▶ Short task: Reproduce the data below word for word, starting at the line containing "Sequence these from" and ending at the line containing "Answer: the suit", with both of those lines included.

****************

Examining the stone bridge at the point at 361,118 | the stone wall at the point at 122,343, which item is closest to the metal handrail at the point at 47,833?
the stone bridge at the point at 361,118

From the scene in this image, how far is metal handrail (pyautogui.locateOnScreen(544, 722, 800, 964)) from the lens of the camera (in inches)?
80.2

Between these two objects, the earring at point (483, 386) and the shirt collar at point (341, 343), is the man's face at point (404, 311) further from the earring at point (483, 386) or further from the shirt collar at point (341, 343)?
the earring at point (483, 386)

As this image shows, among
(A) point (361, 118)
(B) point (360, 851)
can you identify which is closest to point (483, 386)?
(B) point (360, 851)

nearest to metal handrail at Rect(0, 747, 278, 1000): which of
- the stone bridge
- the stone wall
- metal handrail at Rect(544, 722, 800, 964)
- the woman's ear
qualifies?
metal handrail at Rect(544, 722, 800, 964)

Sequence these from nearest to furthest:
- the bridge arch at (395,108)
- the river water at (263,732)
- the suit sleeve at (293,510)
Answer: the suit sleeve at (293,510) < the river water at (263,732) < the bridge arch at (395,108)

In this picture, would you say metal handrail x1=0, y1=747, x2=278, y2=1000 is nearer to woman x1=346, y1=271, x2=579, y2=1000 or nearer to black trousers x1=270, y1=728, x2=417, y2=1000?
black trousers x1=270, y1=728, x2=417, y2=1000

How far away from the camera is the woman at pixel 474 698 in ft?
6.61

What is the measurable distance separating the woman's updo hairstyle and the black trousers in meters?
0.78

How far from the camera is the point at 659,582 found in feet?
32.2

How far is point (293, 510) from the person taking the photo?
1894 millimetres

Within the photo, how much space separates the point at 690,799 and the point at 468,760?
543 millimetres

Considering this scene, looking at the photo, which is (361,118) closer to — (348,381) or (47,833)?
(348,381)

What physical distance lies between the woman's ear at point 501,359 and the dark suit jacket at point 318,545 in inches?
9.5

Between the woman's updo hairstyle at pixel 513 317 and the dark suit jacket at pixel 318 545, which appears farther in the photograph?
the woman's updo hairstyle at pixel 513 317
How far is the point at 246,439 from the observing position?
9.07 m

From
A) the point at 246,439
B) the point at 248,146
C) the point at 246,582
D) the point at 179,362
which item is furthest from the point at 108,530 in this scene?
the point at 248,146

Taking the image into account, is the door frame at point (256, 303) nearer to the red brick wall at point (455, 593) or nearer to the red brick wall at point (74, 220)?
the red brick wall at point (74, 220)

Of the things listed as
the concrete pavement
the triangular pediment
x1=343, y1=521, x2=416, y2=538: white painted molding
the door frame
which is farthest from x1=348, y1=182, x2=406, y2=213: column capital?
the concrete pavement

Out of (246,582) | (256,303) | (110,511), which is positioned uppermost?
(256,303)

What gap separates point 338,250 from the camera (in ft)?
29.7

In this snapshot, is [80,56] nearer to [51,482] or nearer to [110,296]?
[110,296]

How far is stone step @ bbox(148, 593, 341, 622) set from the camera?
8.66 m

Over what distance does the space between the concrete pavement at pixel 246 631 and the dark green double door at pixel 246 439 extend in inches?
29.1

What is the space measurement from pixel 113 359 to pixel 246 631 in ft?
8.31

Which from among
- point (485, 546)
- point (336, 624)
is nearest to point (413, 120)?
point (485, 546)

****************

▶ Solved problem:
Sequence these from nearest to furthest:
- the bridge arch at (395,108)
- the river water at (263,732)
- the suit sleeve at (293,510)
Answer: the suit sleeve at (293,510) < the river water at (263,732) < the bridge arch at (395,108)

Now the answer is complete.